Modesto resident John Johnson filed Informal Objection over KCAI Linden, California, licensed to Educational Media Foundation, over the manipulation of the non-commercial educational facility's move of coverage area.  The facility was originally licensed to East Sonora, a rural foothills community.  EMF bought the station and moved the community of license and coverage to San Andreas, abandoning NCE secondary service population coverage.  Once licensed to San Andreas, EMF filed to change the community of license again to Lindon, a community next to the larger California city of Stockton.  After completion, EMF further opted to move the station into Stockton.  Mr. Johnson complained that the station, which is fed via satellite, for which EMF also owns multiple stations in the Stockton area playing identical content feeds, is an blatant abuse of the community of license change rules.  In fact, the former moves broke FCC policy on community of license moves. Johnson complains EMF did not demonstrate candor within the proposals to the FCC.
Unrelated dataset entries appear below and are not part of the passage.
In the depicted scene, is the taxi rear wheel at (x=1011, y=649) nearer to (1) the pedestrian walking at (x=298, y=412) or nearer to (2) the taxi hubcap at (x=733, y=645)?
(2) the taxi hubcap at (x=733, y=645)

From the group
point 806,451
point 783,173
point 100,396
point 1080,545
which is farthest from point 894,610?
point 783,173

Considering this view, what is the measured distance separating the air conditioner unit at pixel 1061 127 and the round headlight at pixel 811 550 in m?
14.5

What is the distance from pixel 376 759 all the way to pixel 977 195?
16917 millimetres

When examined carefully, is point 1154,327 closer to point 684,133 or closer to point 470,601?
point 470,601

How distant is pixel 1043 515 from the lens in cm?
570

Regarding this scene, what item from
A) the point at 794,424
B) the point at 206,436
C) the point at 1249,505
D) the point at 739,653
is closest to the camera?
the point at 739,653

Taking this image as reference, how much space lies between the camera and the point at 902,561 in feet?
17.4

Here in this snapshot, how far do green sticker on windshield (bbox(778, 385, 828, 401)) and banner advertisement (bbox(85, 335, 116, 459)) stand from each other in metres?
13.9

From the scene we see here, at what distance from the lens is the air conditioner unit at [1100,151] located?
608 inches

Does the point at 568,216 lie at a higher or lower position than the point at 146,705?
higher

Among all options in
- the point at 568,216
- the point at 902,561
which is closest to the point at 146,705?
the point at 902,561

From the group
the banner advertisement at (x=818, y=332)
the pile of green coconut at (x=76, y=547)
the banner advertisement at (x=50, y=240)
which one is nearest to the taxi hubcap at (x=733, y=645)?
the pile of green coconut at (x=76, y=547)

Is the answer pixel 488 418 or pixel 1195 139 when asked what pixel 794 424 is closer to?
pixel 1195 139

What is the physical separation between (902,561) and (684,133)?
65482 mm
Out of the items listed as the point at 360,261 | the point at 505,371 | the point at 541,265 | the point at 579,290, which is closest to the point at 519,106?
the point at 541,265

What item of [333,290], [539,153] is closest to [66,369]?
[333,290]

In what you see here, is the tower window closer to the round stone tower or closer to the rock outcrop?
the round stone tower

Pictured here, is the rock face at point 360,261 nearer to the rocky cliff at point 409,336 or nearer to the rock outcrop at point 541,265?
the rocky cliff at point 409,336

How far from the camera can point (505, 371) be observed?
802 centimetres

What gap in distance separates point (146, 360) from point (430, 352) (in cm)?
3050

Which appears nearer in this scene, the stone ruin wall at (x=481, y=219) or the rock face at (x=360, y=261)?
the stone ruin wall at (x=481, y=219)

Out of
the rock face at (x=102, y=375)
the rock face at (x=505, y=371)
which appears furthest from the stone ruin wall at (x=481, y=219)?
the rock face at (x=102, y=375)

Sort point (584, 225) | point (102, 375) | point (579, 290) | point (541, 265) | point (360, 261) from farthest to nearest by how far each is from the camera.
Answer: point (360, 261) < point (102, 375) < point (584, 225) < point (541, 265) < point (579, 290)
In it's decision, the FCC denied the Objection.  The FCC stated that the individual moves from community-to-community were spaced-out in duration, so they were not evading the major change rules.  Furthermore, the Objector should have filed objection upon EMF's original community of license change.

The FCC accepts no accountability in this situation to uphold Section 307(b) of the Communications Act, where the FCC is supposed to abide by policies that adhere to fair distribution of service (i.e., stations can't all be licensed in one area, or be moved out of rural areas if it is only one of two stations, or the only station, covering a community).  In such situations where the FCC made a wrong call several months to years back, it is difficult to unwind the original decision.  Furthermore, the FCC does not have any public interests regulations that specifically do not allow a licensee to hoard radio channels and rebroadcast the same audio content.

In this specific case, KCAI 89.3 FM's proposal would preempt KBCC's coverage into Stockton (89.5 FM), owned by community nonprofit Peace and Justice of Network of San Joaquin County.  The decision further erodes broadcast station localism.